This retrospective cohort study used data from a single tertiary hospital recorded between January 2005 and December 2020. Patients who were anti-HCV positive and visited a single tertiary academic institution (Gangnam Severance Hospital) during the study period were included. HCV genotyping and serum HCV RNA quantification were performed.
The exclusion criteria were as follows: (1) previous history of HCC or HCC diagnosis within 6 months after HCV treatment, (2) previous history of hepatic decompensation or decompensation development within 6 months after HCV treatment, (3) liver transplant status or transplantation within 6 months after HCV treatment, (4) heavy alcohol consumption, (5) toxic hepatitis, and (6) follow-up period less than 6 months.
The study protocol was performed in accordance with the principles of the 1975 Declaration of Helsinki, and approved by the Yonsei University Gangnam Severance Hospital, Institutional Review Board (3-2021-0255). The need for informed consent was waived by the ethics committee/Institutional Review Board of Yonsei University Gangnam Severance Hospital, because of the retrospective nature of the study.
Baseline workup and treatment plan
HCV antibody examination was performed at baseline visits as part of the study enrollment process. Next, those who were anti-HCV positive underwent HCV RNA quantification to confirm HCV infection and HCV genotyping. In patients who were HCV RNA negative, past HCV infection and false-positive results for anti-HCV were distinguished using the recombinant immunoblot assay (RIBA) test.
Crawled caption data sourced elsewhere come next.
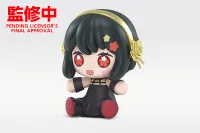 GOOD SMILE COMPANY Huggy Good Smile Yor Forger - SPY x FAMILY - photo 3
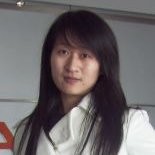 Sarah Hu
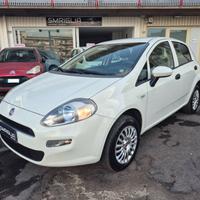 Fiat Punto 1.4 8V 5 porte Natural Power Street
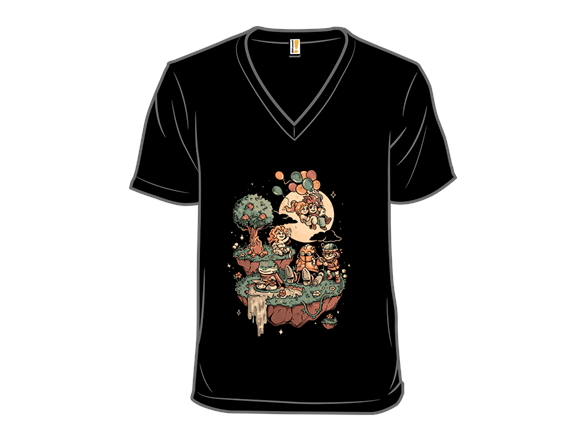 Chrono Island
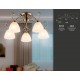 Потолочная люстра Ambrella Light TR3046 TR
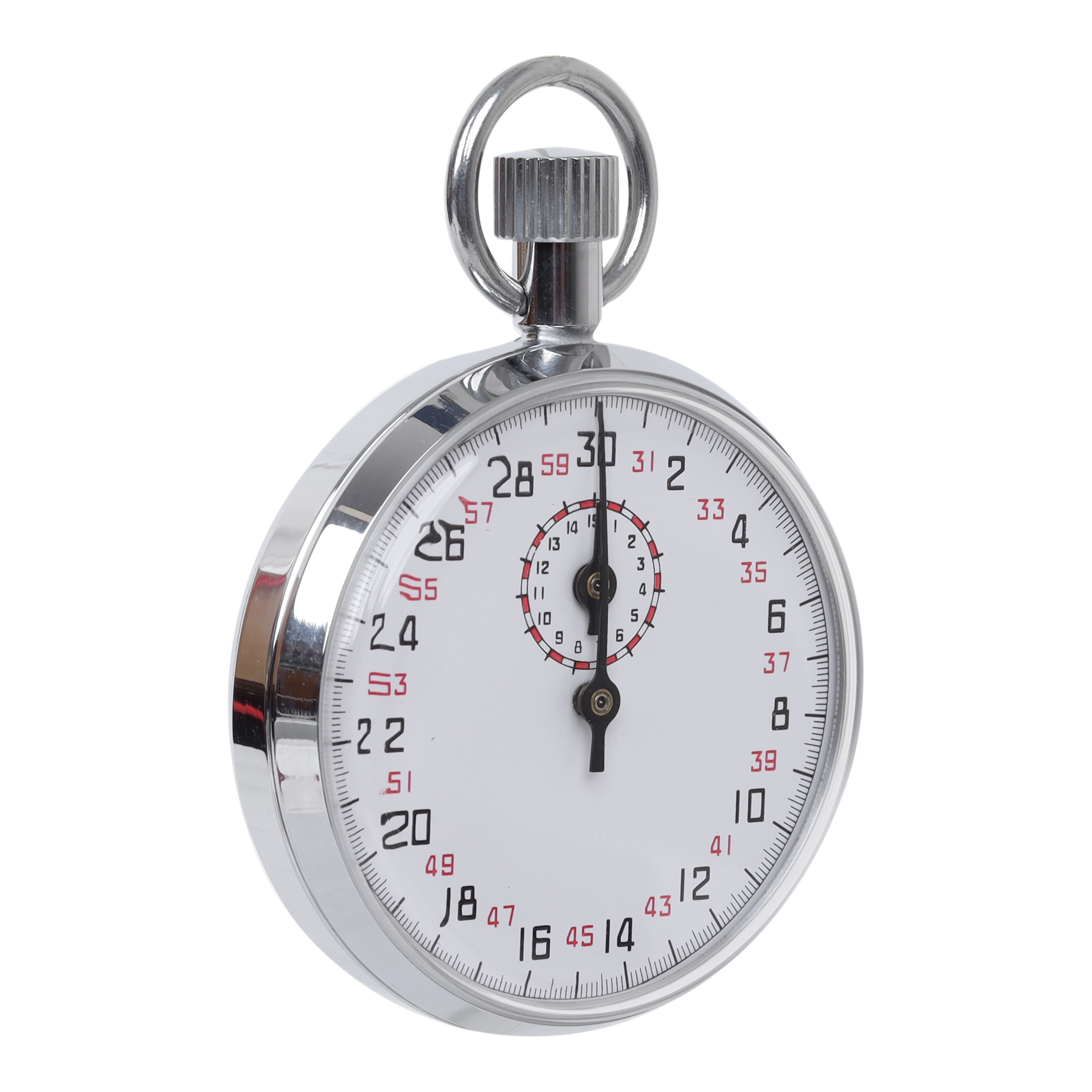 Mechanical Stop Watch, 1/10 Second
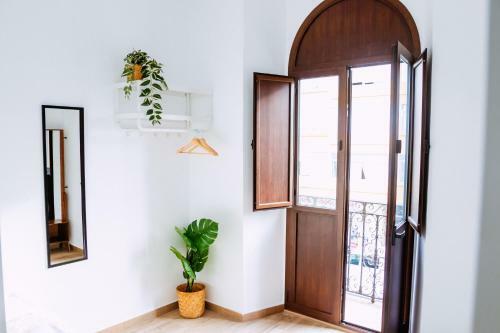 Albergue Triana Riverside
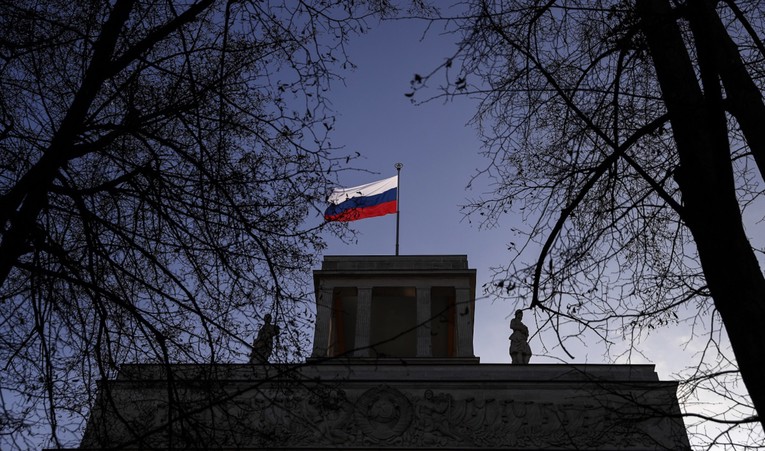 Rusija iz osvete protjerala albanskog diplomata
Patients who were confirmed to be HCV RNA positive were started on hepatitis C treatment. HCV treatment is largely divided into interferon-based treatment that stimulates the immune response to HCV and DAA therapy, which directly inhibits the protein components of the HCV. For DAAs, daclatasvir/asunaprevir (DCV/ASV), ledipasvir/sofosbuvir (LED/SOF), sofosbuvir (SOF) and ribavirin, elbasvir/grazoprevir (EBR/GZR), ombitasvir/paritaprevir/ritonavir (OBV/PTV/r), and more recently, the pangenotype agent glecaprevir/pibrentasvir (G/P) were used. The treatment period varied from 8 to 12 weeks, depending on the genotype and presence of cirrhosis. Patients’ HCV RNA was analyzed 4 weeks after the initiation of treatment to confirm patient compliance and evaluate drug according to treatment response, as well as at the end of treatment to evaluate the response at the end of treatment. Moreover, the overall rate of SVR 12 or 24 weeks after completion of therapy (SVR12 or SVR24) was investigated for all types of HCV treatment. After completion of treatment, each patient underwent abdominal ultrasonography for the surveillance of HCC and fibrosis progression, and the cumulative incidence of HCC and liver cirrhosis was investigated according to SVR12 or SVR24, baseline liver cirrhosis.
HCV genotyping was performed using the restriction fragment mass polymorphism method.
Serum HCV RNA quantification (lower limit of quantification, 15 IU/mL) was performed with a Cobas 4800 system (Roche Diagnostics GmbH, Mannheim, Germany), which consists of a Cobas x480 instrument and a Cobas z480 analyzer, to confirm the sustained virological response before and after treatment. In addition, the RIBA test was performed with samples that were HCV RNA negative using MP Diagnostics HCV Blot 3.0 (MP Biomedicals, Singapore).
Diagnosis of hepatocellular carcinoma and liver cirrhosis
HCC diagnosis was based on the guidelines of the Korean Liver Cancer Association-National Cancer Center.5 HCC was diagnosed when typical radiologic features such as hypervascularity on arterial phase and washout on portal venous or delayed phase were detected by four-phase multi-detector computed tomography or dynamic contrast-enhanced magnetic resonance imaging. When the diagnosis of HCC was uncertain, it was finally confirmed using two imaging modalities or a liver biopsy.6
Liver cirrhosis was defined by ultrasonography (US) features such as a blunted, nodular liver surface accompanied by splenomegaly (>12 cm), in accordance with previous studies.7, 8
Patients’ baseline characteristics were expressed as mean with standard deviation in the case of continuous variables and numbers with percentages in the case of categorical variables. Student’s t-test was used to compare continuous variables, while Fisher’s exact tests or chi-squared test were used to compare categorical variables. The cumulative incidence rates of HCC and liver cirrhosis were investigated using the Kaplan–Meier method and compared by the log-rank test. Data of patients with HCC or liver cirrhosis at the last follow-up were censored. Multivariate Cox proportional hazard analysis was used to identify independent predictors of HCC or liver cirrhosis development. All statistical analyses were performed using SPSS version 25.0 (IBM Co., Armonk, NY, USA). Statistical significance was set at P <0.05.